• [Given passage]
-=-=-=-=-

This is all that any plants need in a manure. "Bone-meal prepared by high-pressure steam contains not much less nitrogen than ordinary bone dust, and as a manure is far more efficacious and valuable than the latter. Placed in a heap with ashes or sand, and occasionally moistened with liquid manure or water, bone enters into putrefaction, and becomes a more soluble and energetic manure than ordinary bone dust. An excellent way of making bone dust soluble, it may also be mentioned, is the Norfolk plan of putting it into alternate layers between fresh farm-yard manure, and letting both ferment together in a conical heap, covered up with earth, to prevent the loss of any fertilizing matter, and secure it from penetration by heavy rains."

Norfolk farmers have long been distinguished as the best in England, which is equivalent to saying they are the best in Europe, and in the world. While many thousands in Great Britain, on the Continent, and in America, use expensive sulphuric acid to dissolve bone phosphates, Norfolk farmers accomplish the same result by warm carbonic acid, water, and nitrogenous substances in fermenting manure. At the market price of sulphuric acid in the South, planters now pay as much for one pound in superphosphates as ten pounds of the South Carolina bone flour ought to cost at the mills where it is ground. The chemistry of plant and animal food and nutrition will never do much for agriculture before the true economy and principles of this science are carried home to the fireside and understanding of the men who own and cultivate the soil. Farmers, who are large consumers of acids, alkalies, and alkaline earths, ought to study all their chemical relations in compost heaps, soils, plants, and animals. Every farmer and planter should be able to inquire understandingly in what way nature dissolves the apparently insoluble carbonate of lime, phosphate of lime, and silicate of potash in soils, to promote the growth of plants. There is no reason to believe that sulphuric acid is in any way applied to that object. Carbonic acid, and others of vegetable origin, are sufficient for the purpose. Water charged with carbonic acid (the cheapest acid known) dissolves the carbonate of lime freely, acts sensibly on the silicates of lime, potash, and soda, and on bone phosphate reduced to a fine powder. Strong vinegar can be made from sorghum sirup, and used as a solvent on the farm cheaper than sulphuric acid can be bought and used for agricultural purposes. In a word, the same organic acids formed in decaying dung-heaps and in good soils, that render the mineral elements of crops available, as obtained from particles of feldspar, mica, hornblende, and other compound minerals as they exist in clay and sand, are at the service of the farmer to bring South Carolina bone phosphates into solution. Give us the osseous remains of extinct vertebrated animals as pure, as finely ground, and as cheap as possible, and southern planters and farmers will do all else that is needful to reorganize them as parts of living beings.

-=-=-=-=-

• [Problems to solve]
a: In the passage on bone manure, what do Norfolk farmers use in place of sulphuric acid to dissolve bone phosphates?
b: Continue the passage on bone manure from its final sentence.

• [Given entries]
-=-=-=-=-

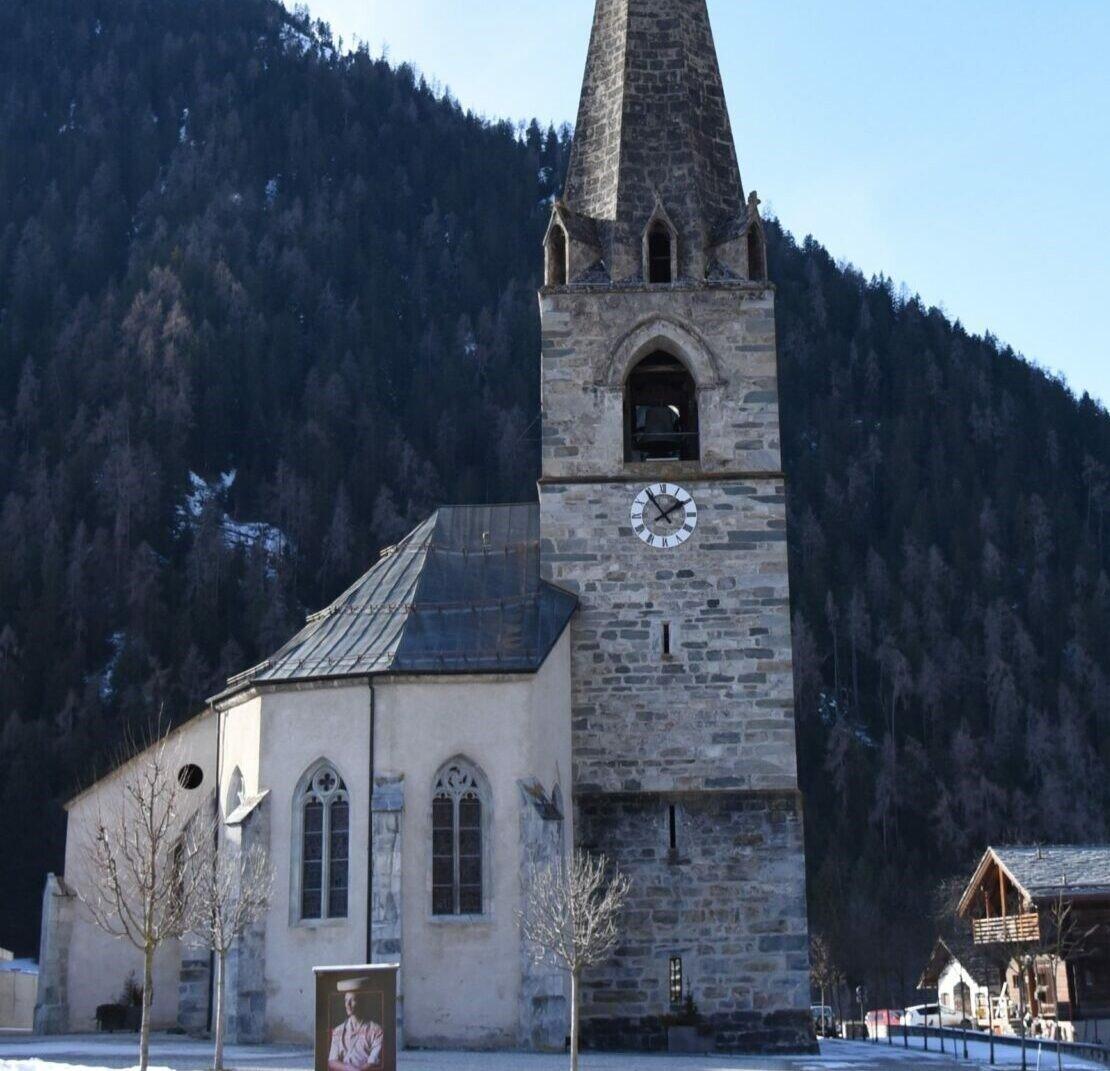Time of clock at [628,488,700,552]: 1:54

-=-=-=-=-

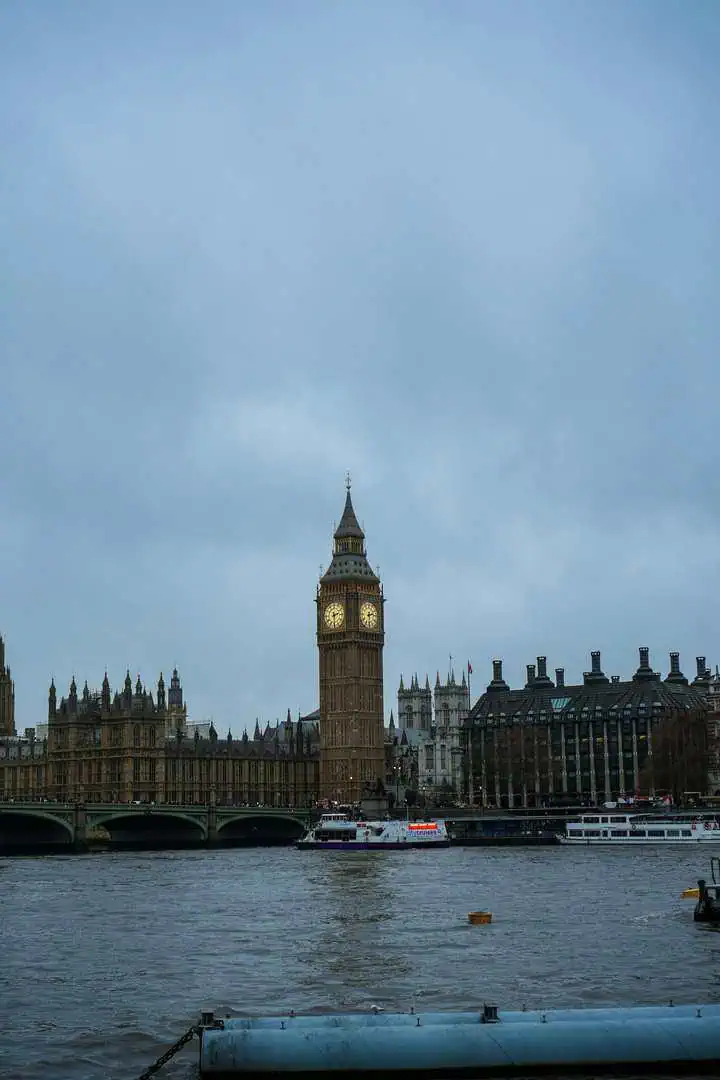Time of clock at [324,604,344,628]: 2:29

-=-=-=-=-

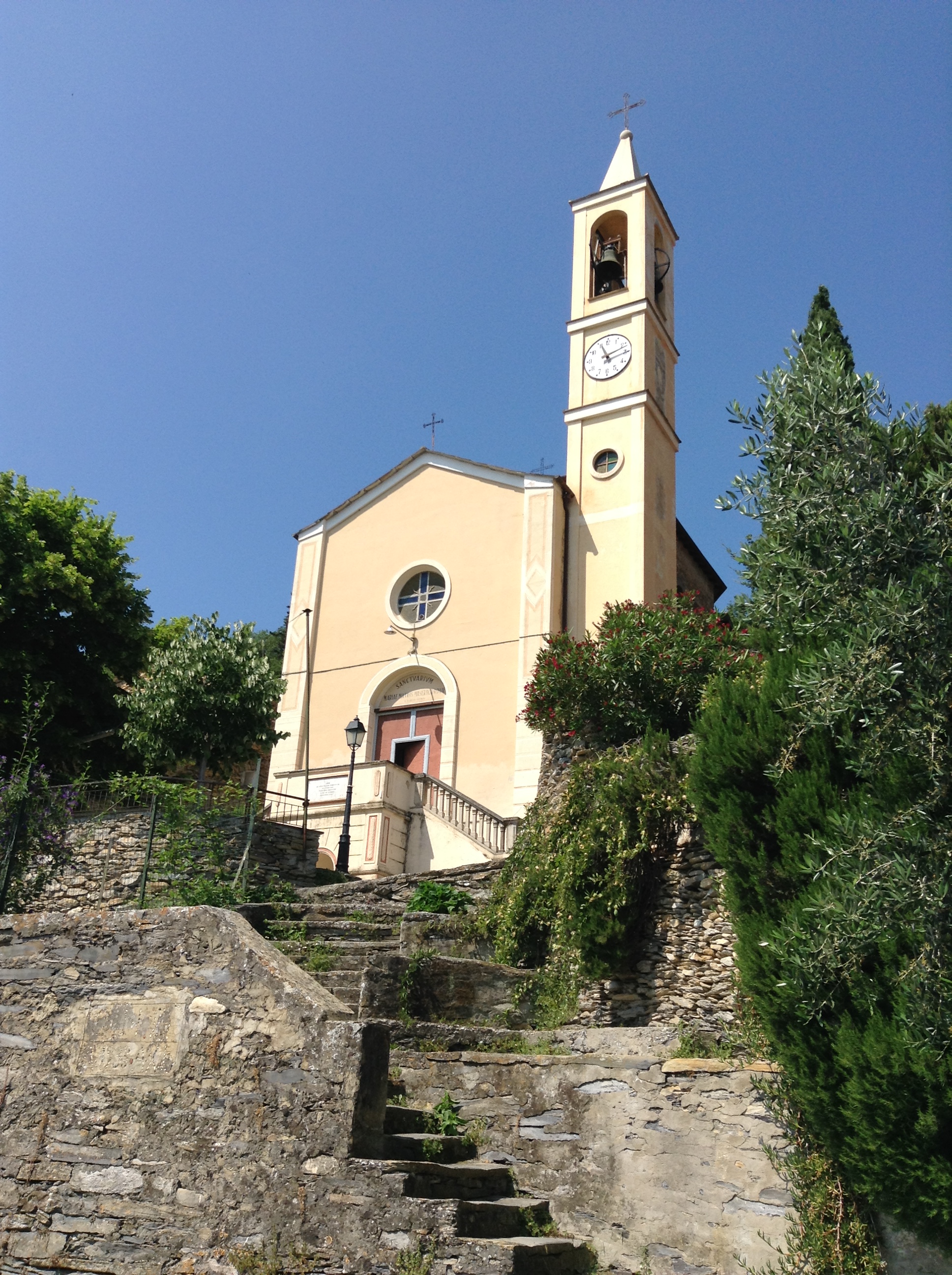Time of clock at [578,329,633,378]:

-=-=-=-=-

• [Results in order]
a: Warm carbonic acid, water, and nitrogenous substances in fermenting manure.

b:
THE SOURCES, OF PHOSPHORUS AND SULPHUR IN SOILS.

While commercial enterprise explores every sea to find islands and rocks covered with the excrements of birds to be imported and used as manure; and while geologists and chemists search earnestly in the beds. of post-pliocene rivers, lakes, bays, and estuaries for the bones of land and sea monsters developed in an age when oysters in Georgia built up banks of their shells two hundred feet in thickness, with specimens still found one hundred miles from the Atlantic, that measure from eighteen to twenty inches in length, and elephants, mastodons, crocodiles, and

sharks attained a growth still more incredible, farmers should have sufficient ambition and professional pride to look into their own soils, subsoils, and rocks for a home supply of phosphorus, sulphur, potash, and other substances, without which no crop can grow. In the Patent Office Report for 1850 may be found an essay of nearly a hundred pages on the "Study of Soils," in which all the elements of cultivated plants

are traced to their source.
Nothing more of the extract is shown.